Reporters waited and watched for more than an hour. And though police officers were stationed all over Downtown, we never saw them approach. Nor did they stop passersby from walking up to peer in the restaurant’s windows. Still no direct answers from APD’s Gallegos about any of that.

 

Gallegos said there were no gunshots that night, just fireworks. We heard those fireworks, too—a good 30 minutes after I recorded the bangs.

 

Organizer Arthur Bell said he wasn’t surprised that this all happened. "You don’t really hear about the New Mexico Civil Guard outside of a Black Lives Matter demonstration or a Red Nation demonstration," he said. "So, they really thrive off of showing up to our events, acting as if they’re stopping us from something that we’re not even known to do."

 

APD looks at the demonstrators as the bad guys already, Bell said. "The police force is really put in place to just police us and to make sure we don’t get out of character and we don’t get out of place," he said, "but they don’t treat the people who disrespect us or violate our rights in that same manner."

 

It’s part of that frightening media narrative around the protests, Bell said, and the pandemic is making people who were already scared—in a nation built around fear—more afraid.

 

*****

 

KUNM reached out to the New Mexico Civil Guard for comment but didn’t hear back as of air time.
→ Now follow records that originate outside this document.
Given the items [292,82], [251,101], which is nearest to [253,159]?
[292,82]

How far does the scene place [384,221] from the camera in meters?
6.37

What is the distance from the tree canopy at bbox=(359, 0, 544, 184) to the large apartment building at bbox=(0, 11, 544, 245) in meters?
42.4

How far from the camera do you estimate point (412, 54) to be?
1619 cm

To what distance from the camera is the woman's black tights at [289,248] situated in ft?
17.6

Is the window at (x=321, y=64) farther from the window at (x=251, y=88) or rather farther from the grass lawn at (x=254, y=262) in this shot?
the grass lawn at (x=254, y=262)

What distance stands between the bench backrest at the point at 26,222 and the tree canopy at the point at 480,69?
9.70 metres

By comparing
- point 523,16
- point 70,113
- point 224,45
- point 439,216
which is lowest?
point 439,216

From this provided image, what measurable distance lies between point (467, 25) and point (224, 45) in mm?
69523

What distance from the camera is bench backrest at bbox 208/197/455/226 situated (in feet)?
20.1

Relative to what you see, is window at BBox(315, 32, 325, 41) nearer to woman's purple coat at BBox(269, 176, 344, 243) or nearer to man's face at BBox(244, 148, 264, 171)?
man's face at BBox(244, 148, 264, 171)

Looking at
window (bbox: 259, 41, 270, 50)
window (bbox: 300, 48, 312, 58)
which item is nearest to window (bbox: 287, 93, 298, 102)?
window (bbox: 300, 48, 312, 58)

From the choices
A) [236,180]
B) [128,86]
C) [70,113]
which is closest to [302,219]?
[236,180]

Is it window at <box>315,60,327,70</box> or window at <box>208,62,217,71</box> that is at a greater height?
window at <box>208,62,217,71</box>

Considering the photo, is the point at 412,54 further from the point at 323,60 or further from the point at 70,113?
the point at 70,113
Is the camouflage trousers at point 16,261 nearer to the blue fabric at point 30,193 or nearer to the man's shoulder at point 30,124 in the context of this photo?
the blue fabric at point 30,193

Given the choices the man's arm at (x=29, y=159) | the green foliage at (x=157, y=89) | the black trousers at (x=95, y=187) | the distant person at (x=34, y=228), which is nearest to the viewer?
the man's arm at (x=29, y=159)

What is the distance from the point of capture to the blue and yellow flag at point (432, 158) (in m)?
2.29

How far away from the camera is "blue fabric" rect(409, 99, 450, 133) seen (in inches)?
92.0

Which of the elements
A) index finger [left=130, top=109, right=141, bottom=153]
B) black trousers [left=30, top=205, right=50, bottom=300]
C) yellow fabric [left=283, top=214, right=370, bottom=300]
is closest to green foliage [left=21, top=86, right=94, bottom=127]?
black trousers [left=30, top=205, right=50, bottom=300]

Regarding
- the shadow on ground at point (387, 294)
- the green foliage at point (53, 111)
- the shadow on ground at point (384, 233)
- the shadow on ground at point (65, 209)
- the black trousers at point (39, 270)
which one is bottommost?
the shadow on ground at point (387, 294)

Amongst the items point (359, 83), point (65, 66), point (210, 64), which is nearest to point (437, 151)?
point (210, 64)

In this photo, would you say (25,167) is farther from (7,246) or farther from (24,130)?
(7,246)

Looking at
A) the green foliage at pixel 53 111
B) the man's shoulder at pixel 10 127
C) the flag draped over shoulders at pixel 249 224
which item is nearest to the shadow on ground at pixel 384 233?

Marisa Demarco began a career in radio at KUNM News in late 2013 and covered public health for much of her time at the station. During the pandemic, she is also the executive producer for Your NM Government and No More Normal, shows focused on the varied impacts of COVID-19 and community response, as well as racial and social justice. She joined Source New Mexico as editor-in-chief in 2021.